Radhe is a 2017 Nepalese romantic action social thriller film, written and directed by Jagadishwor Thapa, and produced by Sushil Pokhrel. The film stars Nikhil Upreti, Priyanka Karki, Ashishma Nakarmi and Salon Basnet in the title roles, along with Pramod Agrahari and Shishir Bhandari. The film is about a man named Radhe who loves Priya but one day he leaves the village without anyone's notice than he joins the Nepalese army to fight for his country.
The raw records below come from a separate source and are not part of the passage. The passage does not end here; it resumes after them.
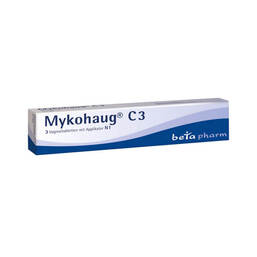 Abbildung: Mykohaug C 3 Vaginaltabletten Vaginaltabletten, 3 St PZN 03821306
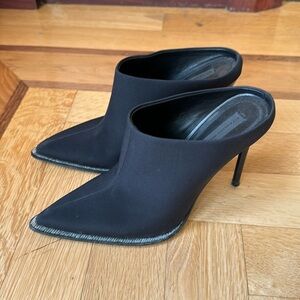 Alexander Wang Rhinestone Mules Heels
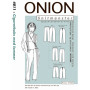 ONION-Muster 4011 Zigarettenhose mit Taschen Größe 34-46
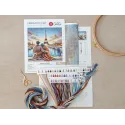 Cross stitch kit "Sunset in Paris" 28.57 × 28.57 cm AVA-P119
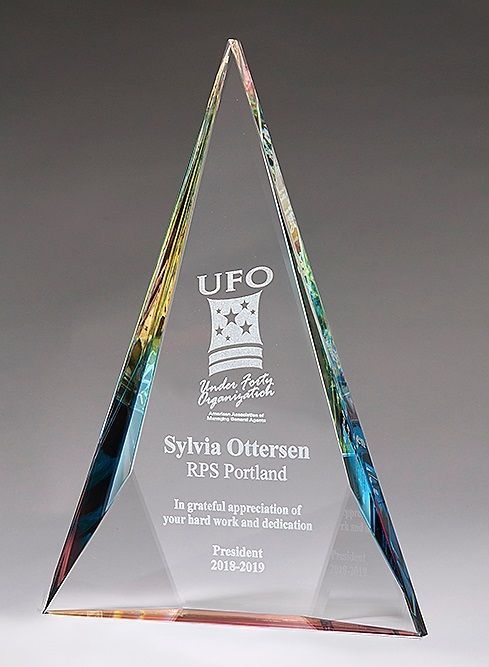 Crystal prism effect recognition award.
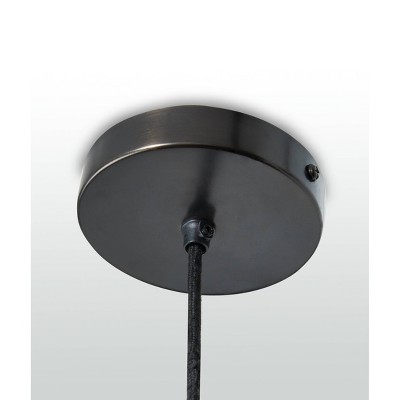 Antiqued Brass and Clear Glass Cone Pendant Light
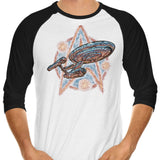 Journey to the Stars and Beyond - 3/4 Sleeve Raglan T-Shirt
The film was one of the successful film that was released that year and was successful at the box office, it was estimated the film earned 3 cores in two days.

Plot 
Radhe who lives with mother and has love for a girl named Priya but Priya's father doesn't allow him to marry her because of their financial statues than one day Radhe leaves the village without anyone's notice, after leaving the village he meets a man in the journey than lives with him than after while Radhe joins the army.

Cast 
 Nikhil Upreti as Radhe
 Priyanka Karki as Priya
 Salon Basnet as Radhe's Friend
 Ashishma Nakarmi
 Pramod Agrahari
 Shishir Bhandari

Soundtrack

Controversy 
 While filming, the main actress Priyanka Karki fainted and she was unconscious for about 10 minutes.